Inflammation is an immune reaction against infection, injury, or antigenic stimulation. Leukocytes are recruited to the inflammatory site, adhere to and interact with host cells, and release inflammatory cytokines and immune proteins, leading to the inflammatory response. Intracellular adhesion molecule-1 (ICAM-1, CD54) is a transmembrane molecule and a member of circulating cell adhesion molecules and plays a central role in inflammation.1 It binds to lymphocyte function-associated antigen (LFA)-1 and monocyte adhesion molecule-1 on neutrophils, T-cells, and macrophages and acts as a stimulatory receptor for the selective recruitment of leukocytes under different pathologic situations. ICAM-1 is detected as either a transmembrane protein or a soluble form (sICAM-1) in body fluid. Both of the types have the similar function in adhesive activity.2 Porphyromonas gingivalis is identified as one of the major pathogens associated with chronic periodontitis (CP).3 It can be detected in the pathologic gingiva in patients with periodontitis,4,5 which suggests that it reacts with periodontal cells in vivo. In vitro studies have shown that P. gingivalis increases the expression level of ICAM-1 in human epithelial cells,6 as well as human gingival fibroblasts (hGFs).7,8 It has also been reported that P. gingivalis lipopolysaccharide (LPS) upregulates ICAM-1 expression through Toll-like receptors (TLRs).9 TLRs are a group of transmembrane proteins belonging to pattern recognition receptors (PRRs). PRRs are a big family that detects conserved microbial components, including LPS, called pathogen-associated molecular patterns (PAMPs). However, in addition to LPS, P. gingivalis contains other PAMPs, such as peptidoglycan (PGN), which was also reported to induce the production of adhesion molecules.10 Therefore, when intact P. gingivalis organisms stimulate the periodontal cells, other PRRs are thought to take part in the regulation of ICAM-1 expression.

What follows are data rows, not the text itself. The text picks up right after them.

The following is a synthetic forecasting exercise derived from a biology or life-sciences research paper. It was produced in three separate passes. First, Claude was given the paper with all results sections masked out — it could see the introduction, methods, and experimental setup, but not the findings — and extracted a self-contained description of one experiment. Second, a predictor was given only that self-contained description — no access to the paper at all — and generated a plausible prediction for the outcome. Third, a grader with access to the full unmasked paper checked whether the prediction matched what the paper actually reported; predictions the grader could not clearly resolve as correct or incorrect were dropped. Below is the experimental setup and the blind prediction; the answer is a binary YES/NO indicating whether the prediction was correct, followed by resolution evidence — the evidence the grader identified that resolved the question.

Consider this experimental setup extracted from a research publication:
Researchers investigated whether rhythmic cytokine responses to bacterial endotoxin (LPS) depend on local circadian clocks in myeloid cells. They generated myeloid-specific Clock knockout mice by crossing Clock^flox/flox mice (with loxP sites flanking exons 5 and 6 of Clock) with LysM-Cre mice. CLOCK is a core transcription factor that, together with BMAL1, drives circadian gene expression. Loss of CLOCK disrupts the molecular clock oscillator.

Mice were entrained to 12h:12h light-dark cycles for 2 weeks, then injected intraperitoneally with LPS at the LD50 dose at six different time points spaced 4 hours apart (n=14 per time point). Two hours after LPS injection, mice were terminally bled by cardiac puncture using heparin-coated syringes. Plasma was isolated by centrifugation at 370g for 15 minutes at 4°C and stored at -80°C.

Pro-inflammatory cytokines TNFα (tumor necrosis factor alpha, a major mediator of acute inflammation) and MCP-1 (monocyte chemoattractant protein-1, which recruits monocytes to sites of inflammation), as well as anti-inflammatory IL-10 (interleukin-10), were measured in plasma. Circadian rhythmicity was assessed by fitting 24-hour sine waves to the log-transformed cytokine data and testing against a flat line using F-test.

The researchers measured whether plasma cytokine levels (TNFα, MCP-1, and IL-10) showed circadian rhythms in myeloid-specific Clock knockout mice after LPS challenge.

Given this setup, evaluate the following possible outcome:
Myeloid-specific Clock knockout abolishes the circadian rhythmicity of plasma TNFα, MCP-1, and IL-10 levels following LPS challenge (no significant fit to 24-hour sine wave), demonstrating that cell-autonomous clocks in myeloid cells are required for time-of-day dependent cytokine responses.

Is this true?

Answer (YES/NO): NO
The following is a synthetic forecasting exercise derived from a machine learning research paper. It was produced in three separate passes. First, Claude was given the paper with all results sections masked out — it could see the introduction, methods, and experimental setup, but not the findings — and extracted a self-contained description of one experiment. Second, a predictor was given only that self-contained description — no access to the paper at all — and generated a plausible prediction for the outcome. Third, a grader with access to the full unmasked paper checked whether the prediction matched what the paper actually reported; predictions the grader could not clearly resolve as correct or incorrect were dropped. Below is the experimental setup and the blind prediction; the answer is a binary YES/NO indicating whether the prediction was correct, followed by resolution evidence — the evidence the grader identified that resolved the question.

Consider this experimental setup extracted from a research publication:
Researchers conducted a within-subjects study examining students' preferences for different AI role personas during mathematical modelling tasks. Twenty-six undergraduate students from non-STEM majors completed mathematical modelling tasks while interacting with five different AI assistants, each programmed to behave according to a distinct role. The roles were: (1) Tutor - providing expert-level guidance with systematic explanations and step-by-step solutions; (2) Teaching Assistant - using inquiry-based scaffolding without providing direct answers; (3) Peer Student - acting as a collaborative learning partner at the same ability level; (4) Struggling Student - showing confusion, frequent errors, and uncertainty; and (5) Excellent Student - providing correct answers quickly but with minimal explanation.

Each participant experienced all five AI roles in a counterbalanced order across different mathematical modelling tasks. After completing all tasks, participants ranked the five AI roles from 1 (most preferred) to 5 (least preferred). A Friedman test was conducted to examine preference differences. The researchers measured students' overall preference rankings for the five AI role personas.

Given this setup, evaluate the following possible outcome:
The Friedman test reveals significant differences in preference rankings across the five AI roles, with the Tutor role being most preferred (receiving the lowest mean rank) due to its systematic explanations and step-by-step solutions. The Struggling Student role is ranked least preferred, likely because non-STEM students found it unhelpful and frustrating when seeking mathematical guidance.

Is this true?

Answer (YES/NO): YES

Nod-like receptors (NLRs) are included among PRRs, in addition to TLRs. NLRs consist of an N-terminal effector domain, an intermediate characteristic structure, NACHT, and a C-terminal leucine-rich repeat domain.11 Nucleotide binding oligomerization domain-containing protein 1 (NOD1) and NOD2 are the first identified sensors among NLRs, whose N-intermediate structure is the caspase activation and recruitment domain. NOD1 and NOD2 recognize the PGN derivatives mesodiaminopimelic acid and muramyl dipeptide (MDP) from Gram-negative bacteria.11 Recent studies have demonstrated that both of the NODs are found in periodontal fibroblasts12,13 and are expressed at a greater level than TLRs in healthy gingival tissues,14 indicating the pivotal roles of NOD1 and NOD2 in triggering an immune response. However, whether they play a role in ICAM-1 expression is unknown.

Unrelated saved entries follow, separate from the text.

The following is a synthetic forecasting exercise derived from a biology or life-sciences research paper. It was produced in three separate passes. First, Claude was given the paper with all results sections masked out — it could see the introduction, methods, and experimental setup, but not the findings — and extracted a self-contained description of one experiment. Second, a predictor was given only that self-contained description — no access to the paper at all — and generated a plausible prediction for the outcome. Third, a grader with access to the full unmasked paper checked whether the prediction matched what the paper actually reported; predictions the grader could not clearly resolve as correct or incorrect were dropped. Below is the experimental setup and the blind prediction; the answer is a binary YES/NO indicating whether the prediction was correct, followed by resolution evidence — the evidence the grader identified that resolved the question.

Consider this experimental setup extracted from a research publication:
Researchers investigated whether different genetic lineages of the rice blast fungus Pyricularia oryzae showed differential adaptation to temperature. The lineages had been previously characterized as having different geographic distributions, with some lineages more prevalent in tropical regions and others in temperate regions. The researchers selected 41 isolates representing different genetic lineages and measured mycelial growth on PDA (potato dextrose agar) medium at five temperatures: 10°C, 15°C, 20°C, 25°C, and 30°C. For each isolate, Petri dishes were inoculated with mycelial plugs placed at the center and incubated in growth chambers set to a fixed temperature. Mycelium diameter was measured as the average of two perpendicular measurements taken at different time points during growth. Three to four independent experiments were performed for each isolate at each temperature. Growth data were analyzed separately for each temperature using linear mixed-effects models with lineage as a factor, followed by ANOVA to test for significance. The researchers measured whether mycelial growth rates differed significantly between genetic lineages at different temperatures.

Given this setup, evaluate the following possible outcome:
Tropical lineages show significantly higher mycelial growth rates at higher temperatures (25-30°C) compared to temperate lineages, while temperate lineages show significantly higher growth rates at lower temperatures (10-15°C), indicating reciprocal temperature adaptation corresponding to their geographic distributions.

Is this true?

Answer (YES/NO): NO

A previous study showed that ICAM-1 is highly expressed in pathologic gingiva samples in which a large number of leukocytes have infiltrated.15 High levels of sICAM-1 were found in the gingival crevicular fluid (GCF) in patients with periodontitis before treatment, which decreased after periodontal therapy.16 However, Pischon et al.17 reported that the serum sICAM-1 level is unaffected by therapeutic intervention in aggressive periodontitis. Therefore, the role of sICAM-1 and its clinical significance in periodontitis need to be elucidated.

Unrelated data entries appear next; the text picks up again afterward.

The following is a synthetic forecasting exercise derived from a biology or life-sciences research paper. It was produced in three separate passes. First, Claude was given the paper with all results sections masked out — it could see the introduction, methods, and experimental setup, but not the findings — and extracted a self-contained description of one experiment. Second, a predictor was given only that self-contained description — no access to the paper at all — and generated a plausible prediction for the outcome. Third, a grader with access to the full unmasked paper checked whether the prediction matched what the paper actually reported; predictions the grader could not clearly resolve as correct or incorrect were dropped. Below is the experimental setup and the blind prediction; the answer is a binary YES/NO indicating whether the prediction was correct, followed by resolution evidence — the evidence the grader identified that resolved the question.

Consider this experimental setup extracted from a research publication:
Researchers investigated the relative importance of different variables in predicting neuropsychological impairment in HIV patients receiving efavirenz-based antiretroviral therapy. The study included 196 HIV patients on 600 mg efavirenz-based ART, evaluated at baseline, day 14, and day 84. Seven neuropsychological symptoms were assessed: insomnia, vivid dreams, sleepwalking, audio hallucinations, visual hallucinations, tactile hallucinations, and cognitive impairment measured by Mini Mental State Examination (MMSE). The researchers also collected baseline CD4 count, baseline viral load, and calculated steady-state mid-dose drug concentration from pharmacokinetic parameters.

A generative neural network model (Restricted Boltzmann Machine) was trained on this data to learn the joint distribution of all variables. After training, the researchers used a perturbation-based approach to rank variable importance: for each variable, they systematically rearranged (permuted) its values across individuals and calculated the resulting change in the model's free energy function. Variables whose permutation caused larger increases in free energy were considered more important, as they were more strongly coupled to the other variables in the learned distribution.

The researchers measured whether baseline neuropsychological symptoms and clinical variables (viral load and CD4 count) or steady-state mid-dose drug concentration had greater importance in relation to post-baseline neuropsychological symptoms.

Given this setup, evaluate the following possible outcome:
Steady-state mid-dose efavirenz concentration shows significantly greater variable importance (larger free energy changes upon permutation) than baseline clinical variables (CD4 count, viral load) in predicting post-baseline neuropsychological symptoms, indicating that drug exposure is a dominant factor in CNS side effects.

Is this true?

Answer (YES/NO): NO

The purposes of this study are to investigate the following: 1) the expression levels of ICAM-1 and NOD1 and NOD2 in hGFs and human periodontal ligament cells (hPDLCs) challenged with P. gingivalis; 2) the roles of NODs in the expression of ICAM-1 in both cells; and 3) the change of serum sICAM-1 levels before and after initial periodontal therapy, to potentially explain the clinical significance of sICAM-1.